▶ [Task requirements]: Copy out exactly the stretch below, from the line with "The Vegetable Musicians Pillow Sham" through the line with "As Cast Aluminium Investment Casting", both included; the pictures stay out.

▶ [Exercise data]:
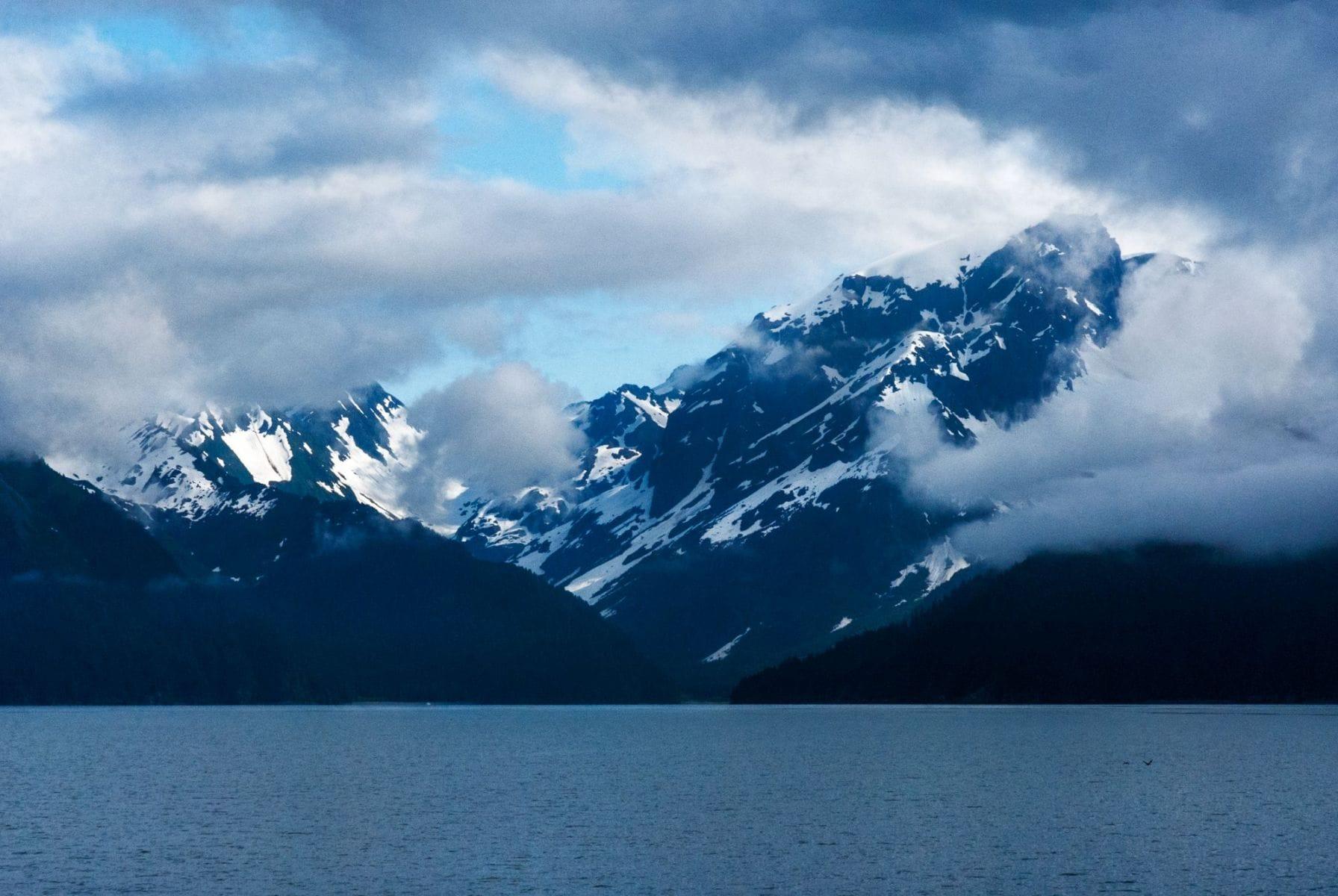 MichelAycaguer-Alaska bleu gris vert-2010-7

* * *

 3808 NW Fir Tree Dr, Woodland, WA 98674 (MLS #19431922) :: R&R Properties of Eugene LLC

==

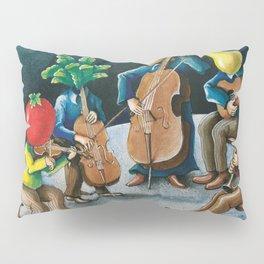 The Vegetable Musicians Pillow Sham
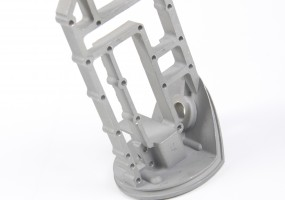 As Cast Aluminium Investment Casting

▶ [Answer to the problem]:
 The Vegetable Musicians Pillow Sham
 As Cast Aluminium Investment Casting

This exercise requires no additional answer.